Flughafen von Bangkok Erpresser beschuldigen Touristen des Diebstahls

Neue Betrugsmasche auf dem Bangkoker Flughafen: Touristen aus Irland und England waren beim Bummel durch Duty-Free-Shops des Ladendiebstahls beschuldigt worden - eine angebliche Kaution sollte sie vor einem langwierigen Verfahren schützen.


Bangkok - Ausländische Touristen scheinen am Flughafen von Bangkok zunehmend ins Visier von Erpressern zu geraten. Mehrere Europäer haben berichtet, wie sie beim Gang durch den Duty-Free-Shop plötzlich des Ladendiebstahls beschuldigt wurden.

Bangkoker Flughafen Suvarnabhumi: Berüchtigt für Gepäckdiebstahl
REUTERS

Bangkoker Flughafen Suvarnabhumi: Berüchtigt für Gepäckdiebstahl

Ihnen wurde dann mit einem langwierigen Verfahren gedroht - es sei denn, sie zahlten eine hohe "Kaution". Da sich solche Fälle in letzter Zeit häuften, wird nicht ausgeschlossen, dass ein ausgeklügeltes System dahinter steckt, in das auch Polizisten verwickelt sein könnten. "Wir sind sehr besorgt über solche Berichte", erklärte die Sprecherin des thailändischen Außenministeriums, Vimon Kidchob.

"Die Regierung von Thailand tut alles, was in ihrer Macht steht, um die Sicherheit der Touristen zu garantieren." Die irische Regierung hat bereits eine Warnung an Reisende herausgegeben, beim Einkaufen am Flughafen Suvarnabhumi äußerst vorsichtig zu sein. Zuvor war eine irische Wissenschaftlerin bei der Rückkehr von einer Konferenz in Bangkok am Flughafen beschuldigt worden, Kosmetika gestohlen zu haben. Details ihres Falls wurden nicht bekannt, doch ein britisches Ehepaar aus Cambridge wandte sich mit seinem unfreiwilligen Erlebnis an die Medien.

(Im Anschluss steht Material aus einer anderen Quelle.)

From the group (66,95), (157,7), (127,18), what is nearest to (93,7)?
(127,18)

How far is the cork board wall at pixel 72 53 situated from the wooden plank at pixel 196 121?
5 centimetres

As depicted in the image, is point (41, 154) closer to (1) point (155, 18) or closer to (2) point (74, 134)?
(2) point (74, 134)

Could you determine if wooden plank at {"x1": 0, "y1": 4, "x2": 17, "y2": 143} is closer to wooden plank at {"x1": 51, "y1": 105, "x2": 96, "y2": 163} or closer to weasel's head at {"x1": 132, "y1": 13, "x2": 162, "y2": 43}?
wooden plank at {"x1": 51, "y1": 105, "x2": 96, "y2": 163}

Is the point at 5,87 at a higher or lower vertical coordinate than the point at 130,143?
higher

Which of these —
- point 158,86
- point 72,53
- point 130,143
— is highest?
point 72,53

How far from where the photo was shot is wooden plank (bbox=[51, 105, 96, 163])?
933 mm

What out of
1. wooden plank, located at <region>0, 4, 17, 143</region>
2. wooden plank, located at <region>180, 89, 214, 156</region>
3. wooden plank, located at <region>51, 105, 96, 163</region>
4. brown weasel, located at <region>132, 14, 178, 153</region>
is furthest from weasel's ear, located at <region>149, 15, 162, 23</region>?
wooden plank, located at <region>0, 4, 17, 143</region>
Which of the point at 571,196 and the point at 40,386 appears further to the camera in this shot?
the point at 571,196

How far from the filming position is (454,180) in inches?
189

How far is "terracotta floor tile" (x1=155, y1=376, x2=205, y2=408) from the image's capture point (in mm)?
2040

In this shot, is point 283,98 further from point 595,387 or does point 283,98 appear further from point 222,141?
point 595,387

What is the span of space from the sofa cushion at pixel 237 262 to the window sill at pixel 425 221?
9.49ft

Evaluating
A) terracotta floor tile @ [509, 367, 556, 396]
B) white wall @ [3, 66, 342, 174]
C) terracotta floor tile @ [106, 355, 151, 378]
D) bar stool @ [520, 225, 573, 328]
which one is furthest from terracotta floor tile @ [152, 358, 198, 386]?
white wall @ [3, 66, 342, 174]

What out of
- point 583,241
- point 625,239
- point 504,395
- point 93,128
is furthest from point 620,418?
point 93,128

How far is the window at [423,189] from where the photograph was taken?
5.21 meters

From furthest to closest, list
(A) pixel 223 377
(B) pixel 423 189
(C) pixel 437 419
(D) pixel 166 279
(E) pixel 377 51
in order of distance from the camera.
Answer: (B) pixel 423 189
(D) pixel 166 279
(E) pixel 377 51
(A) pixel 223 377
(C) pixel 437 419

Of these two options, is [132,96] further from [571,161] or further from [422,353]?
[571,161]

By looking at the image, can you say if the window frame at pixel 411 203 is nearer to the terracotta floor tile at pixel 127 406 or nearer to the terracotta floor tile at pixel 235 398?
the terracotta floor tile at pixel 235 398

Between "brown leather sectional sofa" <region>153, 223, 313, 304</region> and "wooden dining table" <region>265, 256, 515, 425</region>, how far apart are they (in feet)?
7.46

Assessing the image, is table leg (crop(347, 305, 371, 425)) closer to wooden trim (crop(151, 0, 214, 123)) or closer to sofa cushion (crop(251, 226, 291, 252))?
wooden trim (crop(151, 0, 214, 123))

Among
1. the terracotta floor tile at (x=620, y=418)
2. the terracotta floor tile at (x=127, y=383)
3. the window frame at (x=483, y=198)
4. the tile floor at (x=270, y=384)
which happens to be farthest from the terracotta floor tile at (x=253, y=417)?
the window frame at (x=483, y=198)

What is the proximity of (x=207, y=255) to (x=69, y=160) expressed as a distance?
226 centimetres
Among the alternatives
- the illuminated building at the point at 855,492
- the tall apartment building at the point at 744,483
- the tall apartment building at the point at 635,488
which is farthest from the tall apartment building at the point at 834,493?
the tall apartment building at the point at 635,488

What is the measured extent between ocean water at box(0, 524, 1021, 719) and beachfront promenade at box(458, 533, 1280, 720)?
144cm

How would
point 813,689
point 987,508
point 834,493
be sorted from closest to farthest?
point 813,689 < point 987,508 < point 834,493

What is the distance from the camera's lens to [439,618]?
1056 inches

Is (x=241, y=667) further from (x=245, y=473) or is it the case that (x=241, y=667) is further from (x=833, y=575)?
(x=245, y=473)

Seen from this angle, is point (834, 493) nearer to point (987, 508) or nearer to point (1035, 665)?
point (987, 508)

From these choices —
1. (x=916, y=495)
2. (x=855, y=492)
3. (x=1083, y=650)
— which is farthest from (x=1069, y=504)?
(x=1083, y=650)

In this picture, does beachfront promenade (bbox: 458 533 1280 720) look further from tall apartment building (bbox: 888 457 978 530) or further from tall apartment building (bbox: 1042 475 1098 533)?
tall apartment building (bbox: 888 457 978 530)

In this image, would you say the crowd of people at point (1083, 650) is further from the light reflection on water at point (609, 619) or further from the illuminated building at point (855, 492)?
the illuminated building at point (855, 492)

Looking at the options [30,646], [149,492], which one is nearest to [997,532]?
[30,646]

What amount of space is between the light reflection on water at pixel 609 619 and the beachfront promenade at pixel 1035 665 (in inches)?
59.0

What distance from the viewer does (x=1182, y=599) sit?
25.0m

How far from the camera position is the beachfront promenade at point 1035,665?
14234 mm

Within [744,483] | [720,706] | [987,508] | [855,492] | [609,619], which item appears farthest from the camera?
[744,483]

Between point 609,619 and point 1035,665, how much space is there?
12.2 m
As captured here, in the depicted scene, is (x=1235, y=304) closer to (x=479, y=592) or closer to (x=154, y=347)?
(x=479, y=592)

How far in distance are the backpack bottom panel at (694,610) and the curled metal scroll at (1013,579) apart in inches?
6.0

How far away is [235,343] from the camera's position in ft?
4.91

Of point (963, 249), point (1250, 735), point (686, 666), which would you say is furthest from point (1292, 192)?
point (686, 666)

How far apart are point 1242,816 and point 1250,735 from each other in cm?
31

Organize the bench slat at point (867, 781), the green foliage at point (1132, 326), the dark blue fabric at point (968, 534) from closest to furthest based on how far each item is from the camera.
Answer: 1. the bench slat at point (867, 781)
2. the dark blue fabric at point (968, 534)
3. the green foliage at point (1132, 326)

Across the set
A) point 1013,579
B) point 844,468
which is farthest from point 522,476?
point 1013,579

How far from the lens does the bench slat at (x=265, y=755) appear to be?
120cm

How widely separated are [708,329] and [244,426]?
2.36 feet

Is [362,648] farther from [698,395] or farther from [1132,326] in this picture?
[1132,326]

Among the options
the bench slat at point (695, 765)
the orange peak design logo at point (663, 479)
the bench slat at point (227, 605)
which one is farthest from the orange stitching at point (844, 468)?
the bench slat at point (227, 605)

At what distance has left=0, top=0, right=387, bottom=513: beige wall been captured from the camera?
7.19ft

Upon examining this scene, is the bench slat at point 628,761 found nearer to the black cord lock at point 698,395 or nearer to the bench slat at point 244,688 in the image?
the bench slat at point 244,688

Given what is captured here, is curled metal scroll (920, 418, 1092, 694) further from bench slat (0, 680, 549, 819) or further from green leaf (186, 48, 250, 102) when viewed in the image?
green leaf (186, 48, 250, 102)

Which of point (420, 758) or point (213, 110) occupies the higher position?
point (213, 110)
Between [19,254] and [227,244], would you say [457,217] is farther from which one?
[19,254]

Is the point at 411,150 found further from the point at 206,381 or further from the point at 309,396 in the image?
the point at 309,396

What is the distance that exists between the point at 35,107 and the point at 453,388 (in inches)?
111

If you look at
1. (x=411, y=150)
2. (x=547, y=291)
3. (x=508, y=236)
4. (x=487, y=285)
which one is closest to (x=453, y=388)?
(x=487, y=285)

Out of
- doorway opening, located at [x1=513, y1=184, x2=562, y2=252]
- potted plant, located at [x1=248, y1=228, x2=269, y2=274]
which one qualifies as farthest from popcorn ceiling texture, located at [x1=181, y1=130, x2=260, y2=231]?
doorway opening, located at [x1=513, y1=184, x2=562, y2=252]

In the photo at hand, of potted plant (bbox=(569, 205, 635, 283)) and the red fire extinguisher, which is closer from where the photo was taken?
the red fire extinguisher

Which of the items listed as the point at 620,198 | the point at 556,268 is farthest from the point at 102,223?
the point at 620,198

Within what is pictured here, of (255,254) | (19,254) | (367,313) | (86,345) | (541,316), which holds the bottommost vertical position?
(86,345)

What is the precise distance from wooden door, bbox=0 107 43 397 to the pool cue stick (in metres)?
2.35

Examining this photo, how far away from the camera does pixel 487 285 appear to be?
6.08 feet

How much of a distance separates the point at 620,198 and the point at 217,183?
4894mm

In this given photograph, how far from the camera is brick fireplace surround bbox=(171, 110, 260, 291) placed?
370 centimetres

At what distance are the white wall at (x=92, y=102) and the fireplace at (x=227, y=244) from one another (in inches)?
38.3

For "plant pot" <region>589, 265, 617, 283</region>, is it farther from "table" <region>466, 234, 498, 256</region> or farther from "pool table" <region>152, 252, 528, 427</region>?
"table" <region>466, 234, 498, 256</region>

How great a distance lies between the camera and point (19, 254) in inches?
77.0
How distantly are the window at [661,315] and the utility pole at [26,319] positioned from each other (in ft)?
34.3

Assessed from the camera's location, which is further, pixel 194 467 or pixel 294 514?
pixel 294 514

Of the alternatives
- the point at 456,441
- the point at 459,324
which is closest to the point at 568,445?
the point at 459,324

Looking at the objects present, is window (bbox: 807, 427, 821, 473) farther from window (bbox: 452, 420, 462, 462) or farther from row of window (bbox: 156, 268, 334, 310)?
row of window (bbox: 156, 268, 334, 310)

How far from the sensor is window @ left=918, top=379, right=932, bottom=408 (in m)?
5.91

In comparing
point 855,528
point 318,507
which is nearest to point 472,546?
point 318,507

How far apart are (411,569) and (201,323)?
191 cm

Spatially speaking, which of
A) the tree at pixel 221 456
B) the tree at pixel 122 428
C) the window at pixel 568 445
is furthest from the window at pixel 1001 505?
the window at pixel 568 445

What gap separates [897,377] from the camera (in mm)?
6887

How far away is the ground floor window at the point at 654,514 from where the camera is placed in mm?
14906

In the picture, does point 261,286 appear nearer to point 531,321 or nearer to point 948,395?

Demnach wurde die Frau beschuldigt, im Duty-Free-Shop eine teure Brieftasche gestohlen zu haben. Die Überwachungskamera zeigte, dass die Britin vor dem Stand in ihre Handtasche griff - ihr wurde daher vorgeworfen, sie habe ihr Beutegut in der Tasche verschwinden lassen. Weiteres Beweismaterial gab es allerdings nicht, und die angeblich gestohlene Brieftasche wurde weder bei der Frau noch bei ihrem Mann gefunden.

Sargnagel für die Tourismusindustrie

Beide wurden zunächst zur Polizei gebracht, und mussten die Nacht im Gefängnis verbringen. Am nächsten Morgen kam dann ein Übersetzer - ein Sri Lanker namens Tony - hinzu, der ihnen erklärte, ihr Prozess könnte sich über Monate hinziehen. Er könnte aber ihre sofortige Freilassung gegen Kaution erwirken. Die beiden zahlten schließlich 400.000 Baht (8200 Euro) - die Hälfte als Kaution, die andere Hälfte als "Gebühr" für Tony.

Polizeioberst Teeradej Panurak erklärte später, Tony sei nur zum Übersetzen bestellt worden. Welchen Deal die beiden Briten mit ihm ausgehandelt hätten, sei der Polizei nicht bekannt. Das Paar sei wegen Mangels an Beweisen freigelassen worden. Einige Zeit später wurde Tony jedoch wieder eingesetzt, um in einem ähnlich gelagerten Fall für eine Dänin zu "dolmetschen". Sie zahlte ihm nach dänischen Medienberichten schließlich 250.000 Baht.

Seitdem wird auch in thailändischen Medien über systematische Erpressung auf Suvarnabhumi spekuliert. Der Flughafen gilt schon seit langem als berüchtigt für Gepäckdiebstahl, so dass an den Uniformen der Gepäckträger sämtliche Taschen entfernt wurden.

Berichte über rabiate Taxifahrer, die astronomische Preise verlangen, machen ebenfalls immer wieder die Runde - nun scheint man es auch Duty-Free-Einkäufer abgesehen zu haben. In einem Leserbrief an die Bangkoker Zeitung "The Nation" hieß es: "Das sind weitere Nägel im Sarg der bereits stark angeschlagenen thailändischen Tourismusindustrie."